Data items:
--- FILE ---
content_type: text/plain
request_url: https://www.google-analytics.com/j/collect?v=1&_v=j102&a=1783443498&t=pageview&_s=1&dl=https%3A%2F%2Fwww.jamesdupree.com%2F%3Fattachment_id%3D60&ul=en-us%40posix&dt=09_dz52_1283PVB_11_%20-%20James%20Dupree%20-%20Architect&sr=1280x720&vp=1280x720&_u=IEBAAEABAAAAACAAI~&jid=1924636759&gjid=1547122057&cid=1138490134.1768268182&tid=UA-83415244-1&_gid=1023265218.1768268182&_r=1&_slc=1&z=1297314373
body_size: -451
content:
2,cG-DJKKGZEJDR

* * *

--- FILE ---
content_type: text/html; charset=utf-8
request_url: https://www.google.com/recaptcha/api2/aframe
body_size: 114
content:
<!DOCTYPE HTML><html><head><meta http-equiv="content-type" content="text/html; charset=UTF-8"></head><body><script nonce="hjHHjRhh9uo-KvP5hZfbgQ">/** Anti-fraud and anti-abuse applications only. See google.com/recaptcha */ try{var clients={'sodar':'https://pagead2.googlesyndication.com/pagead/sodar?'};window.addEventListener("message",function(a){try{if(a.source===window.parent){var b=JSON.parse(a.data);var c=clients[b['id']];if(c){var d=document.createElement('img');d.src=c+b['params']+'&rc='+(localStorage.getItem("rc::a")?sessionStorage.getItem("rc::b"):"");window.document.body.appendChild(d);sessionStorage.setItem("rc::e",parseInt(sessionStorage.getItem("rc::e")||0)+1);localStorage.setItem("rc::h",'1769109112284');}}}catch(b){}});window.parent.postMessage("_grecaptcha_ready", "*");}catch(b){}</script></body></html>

What you will do
Which lines above hold the string "recaptcha"? Please copy all of them.

Answer below
request_url: https://www.google.com/recaptcha/api2/aframe
<!DOCTYPE HTML><html><head><meta http-equiv="content-type" content="text/html; charset=UTF-8"></head><body><script nonce="hjHHjRhh9uo-KvP5hZfbgQ">/** Anti-fraud and anti-abuse applications only. See google.com/recaptcha */ try{var clients={'sodar':'https://pagead2.googlesyndication.com/pagead/sodar?'};window.addEventListener("message",function(a){try{if(a.source===window.parent){var b=JSON.parse(a.data);var c=clients[b['id']];if(c){var d=document.createElement('img');d.src=c+b['params']+'&rc='+(localStorage.getItem("rc::a")?sessionStorage.getItem("rc::b"):"");window.document.body.appendChild(d);sessionStorage.setItem("rc::e",parseInt(sessionStorage.getItem("rc::e")||0)+1);localStorage.setItem("rc::h",'1769109112284');}}}catch(b){}});window.parent.postMessage("_grecaptcha_ready", "*");}catch(b){}</script></body></html>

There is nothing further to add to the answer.